"Cliff Notes - Ethan Frome" - читать интересную книгу автора (Cliff Notes)


EDITH WHARTON: THE AUTHOR AND HER TIMES

It's hard to imagine a less likely author for Ethan Frome than
Edith Wharton, for this story of a poverty-stricken, lonely
farmer was written by a wealthy, middle-aged member of New York
City's high society.

Edith Wharton probably never spent a day of her life inside the
sort of poor New England farmhouse occupied by Ethan, his wife
Zeena, and their boarder Mattie Silver. It's a world she
visited only in her imagination. Even so, she draws a realistic
picture of the dark, cramped, cheerless rooms of the Fromes'
living quarters. And her portrayal of poor farm people has the
ring of truth.

Soon after Ethan Frome was published, a friend of Wharton's
reported that she and the author had once driven around the
Berkshire hills. They had paused briefly near a run-down farm.
Wharton looked at the battered, unpainted house and littered
yard and said she intended to write a story about a place like
that. Moreover, Wharton claimed to have spent "an hour" at a
Lenox, Massachusetts meetinghouse observing the speech and
manner of the local citizens, and trying to imagine what their
lives must be like.

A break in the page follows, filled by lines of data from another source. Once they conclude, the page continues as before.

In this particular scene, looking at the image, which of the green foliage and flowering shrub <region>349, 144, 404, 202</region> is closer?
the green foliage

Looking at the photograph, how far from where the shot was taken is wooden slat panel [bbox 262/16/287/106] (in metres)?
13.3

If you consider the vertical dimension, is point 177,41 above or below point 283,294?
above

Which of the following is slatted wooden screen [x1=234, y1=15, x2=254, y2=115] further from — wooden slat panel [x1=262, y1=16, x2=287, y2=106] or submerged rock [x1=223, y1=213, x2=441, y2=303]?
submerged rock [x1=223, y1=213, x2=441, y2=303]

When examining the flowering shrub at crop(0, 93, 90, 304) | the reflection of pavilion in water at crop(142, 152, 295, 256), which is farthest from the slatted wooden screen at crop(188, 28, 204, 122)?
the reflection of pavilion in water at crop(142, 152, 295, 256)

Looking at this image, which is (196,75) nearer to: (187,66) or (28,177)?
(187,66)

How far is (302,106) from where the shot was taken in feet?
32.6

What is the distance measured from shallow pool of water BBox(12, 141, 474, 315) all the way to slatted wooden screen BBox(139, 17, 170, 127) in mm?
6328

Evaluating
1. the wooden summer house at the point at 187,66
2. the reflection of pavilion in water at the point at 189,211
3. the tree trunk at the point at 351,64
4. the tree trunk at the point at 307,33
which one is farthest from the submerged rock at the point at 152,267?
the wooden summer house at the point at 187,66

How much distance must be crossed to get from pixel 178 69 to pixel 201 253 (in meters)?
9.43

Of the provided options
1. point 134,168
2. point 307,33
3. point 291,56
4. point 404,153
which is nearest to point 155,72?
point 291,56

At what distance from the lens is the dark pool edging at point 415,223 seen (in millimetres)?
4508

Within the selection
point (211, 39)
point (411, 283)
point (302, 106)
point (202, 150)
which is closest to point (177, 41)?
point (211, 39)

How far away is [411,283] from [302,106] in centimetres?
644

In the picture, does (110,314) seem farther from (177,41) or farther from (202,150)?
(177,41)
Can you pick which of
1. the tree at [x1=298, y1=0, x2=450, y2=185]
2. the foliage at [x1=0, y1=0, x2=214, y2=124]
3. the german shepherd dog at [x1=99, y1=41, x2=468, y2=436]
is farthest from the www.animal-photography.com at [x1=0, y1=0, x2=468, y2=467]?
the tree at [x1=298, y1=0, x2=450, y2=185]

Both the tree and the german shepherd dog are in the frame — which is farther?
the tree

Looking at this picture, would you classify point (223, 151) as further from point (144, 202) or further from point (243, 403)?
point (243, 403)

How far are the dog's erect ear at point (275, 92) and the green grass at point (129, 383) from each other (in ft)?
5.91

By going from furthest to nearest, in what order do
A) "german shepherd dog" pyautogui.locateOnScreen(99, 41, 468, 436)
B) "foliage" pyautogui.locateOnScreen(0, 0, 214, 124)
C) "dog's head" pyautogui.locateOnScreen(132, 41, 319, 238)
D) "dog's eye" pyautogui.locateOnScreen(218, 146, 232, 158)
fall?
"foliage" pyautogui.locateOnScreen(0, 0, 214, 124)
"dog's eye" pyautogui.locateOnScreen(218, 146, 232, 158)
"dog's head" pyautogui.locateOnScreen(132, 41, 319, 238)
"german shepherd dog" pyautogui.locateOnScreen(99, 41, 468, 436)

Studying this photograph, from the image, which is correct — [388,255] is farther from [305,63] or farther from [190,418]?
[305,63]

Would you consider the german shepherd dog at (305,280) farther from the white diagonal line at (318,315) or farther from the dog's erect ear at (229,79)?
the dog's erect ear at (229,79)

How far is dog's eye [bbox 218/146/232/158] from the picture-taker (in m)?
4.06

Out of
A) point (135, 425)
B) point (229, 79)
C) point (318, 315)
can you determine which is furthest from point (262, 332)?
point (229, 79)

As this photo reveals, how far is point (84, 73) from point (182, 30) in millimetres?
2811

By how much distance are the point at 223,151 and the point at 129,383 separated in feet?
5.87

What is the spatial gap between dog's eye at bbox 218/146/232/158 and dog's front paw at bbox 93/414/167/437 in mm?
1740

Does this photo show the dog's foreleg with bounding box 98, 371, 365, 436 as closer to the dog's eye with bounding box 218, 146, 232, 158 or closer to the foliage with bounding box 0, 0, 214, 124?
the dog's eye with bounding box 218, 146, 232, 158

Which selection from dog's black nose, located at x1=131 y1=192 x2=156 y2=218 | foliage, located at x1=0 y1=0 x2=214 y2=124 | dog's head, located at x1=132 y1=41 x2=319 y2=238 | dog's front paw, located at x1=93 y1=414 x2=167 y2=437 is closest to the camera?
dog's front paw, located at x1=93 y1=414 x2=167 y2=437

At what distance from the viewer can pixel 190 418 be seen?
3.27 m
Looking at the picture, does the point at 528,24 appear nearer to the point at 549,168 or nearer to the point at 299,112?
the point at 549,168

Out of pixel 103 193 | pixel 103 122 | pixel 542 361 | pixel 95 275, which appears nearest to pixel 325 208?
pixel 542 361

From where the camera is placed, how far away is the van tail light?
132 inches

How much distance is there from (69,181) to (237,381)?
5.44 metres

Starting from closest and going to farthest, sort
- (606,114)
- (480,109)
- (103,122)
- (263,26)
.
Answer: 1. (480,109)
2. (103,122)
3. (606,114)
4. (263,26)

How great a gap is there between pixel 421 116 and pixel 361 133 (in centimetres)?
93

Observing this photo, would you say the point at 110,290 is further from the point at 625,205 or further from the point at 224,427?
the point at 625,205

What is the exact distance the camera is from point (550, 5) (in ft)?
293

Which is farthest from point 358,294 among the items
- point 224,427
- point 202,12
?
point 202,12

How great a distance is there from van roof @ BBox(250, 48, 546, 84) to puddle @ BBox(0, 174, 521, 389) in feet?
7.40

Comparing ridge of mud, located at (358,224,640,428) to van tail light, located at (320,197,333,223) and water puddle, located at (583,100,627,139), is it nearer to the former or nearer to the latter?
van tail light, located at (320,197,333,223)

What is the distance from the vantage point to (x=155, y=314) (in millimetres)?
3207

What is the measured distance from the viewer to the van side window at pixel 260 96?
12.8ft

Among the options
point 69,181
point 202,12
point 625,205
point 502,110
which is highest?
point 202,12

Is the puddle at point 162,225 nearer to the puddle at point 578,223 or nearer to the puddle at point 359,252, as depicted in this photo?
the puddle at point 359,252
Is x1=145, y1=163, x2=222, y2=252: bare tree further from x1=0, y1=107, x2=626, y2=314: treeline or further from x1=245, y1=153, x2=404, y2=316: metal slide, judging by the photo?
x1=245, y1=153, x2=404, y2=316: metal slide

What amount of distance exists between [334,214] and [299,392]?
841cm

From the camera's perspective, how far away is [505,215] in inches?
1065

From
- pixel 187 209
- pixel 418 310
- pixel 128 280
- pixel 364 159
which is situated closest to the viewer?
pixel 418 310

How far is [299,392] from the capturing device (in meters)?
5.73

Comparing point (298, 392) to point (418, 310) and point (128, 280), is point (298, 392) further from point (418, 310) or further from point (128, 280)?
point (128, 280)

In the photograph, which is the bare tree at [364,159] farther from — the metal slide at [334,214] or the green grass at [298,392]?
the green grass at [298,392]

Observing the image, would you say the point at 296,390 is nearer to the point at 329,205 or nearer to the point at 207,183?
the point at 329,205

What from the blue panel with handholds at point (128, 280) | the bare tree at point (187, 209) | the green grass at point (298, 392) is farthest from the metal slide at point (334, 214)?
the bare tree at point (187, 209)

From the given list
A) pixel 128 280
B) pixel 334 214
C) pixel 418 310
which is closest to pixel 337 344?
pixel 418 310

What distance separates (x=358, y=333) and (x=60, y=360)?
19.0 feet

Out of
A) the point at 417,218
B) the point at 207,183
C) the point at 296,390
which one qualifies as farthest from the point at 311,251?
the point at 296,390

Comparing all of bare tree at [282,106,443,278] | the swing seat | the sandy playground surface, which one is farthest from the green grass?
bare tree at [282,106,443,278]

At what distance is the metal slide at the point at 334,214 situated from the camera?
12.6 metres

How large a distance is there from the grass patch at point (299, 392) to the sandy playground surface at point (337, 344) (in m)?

But whether Edith Wharton ever spoke with
them, shared a meal with them, or visited them in their homes is
not known. It's not very probable because the social gap was
just too wide.

Wharton was accustomed to life on New York's fashionable Fifth
Avenue. At least that's where she was born Edith Jones on
January 24, 1862. To avoid the turmoil of the Civil War, her
parents--George and Lucretia Jones took their family to Europe,
where life was safer. Before she was ten, Wharton had lived in
Rome and Paris. She had toured Spain and Germany and wintered
on the French Riviera.

The Jones family returned to New York in 1872 and settled into
their East Side brownstone. Instead of going to school, Wharton
had tutors. Instead of a circle of friends her own age, Wharton
had her family. And instead of the usual toys and amusements of
most children, Wharton had her father's ample library, where she
read hungrily.

In the 1870s girls of Wharton's social class generally did what
their parents told them to do. What filled her parents' lives
filled Edith's too: Parisian fashions, planning dinner parties
and balls, the problems with maids and butlers, where to spend
the holidays--the rituals of a plush red-velvet life.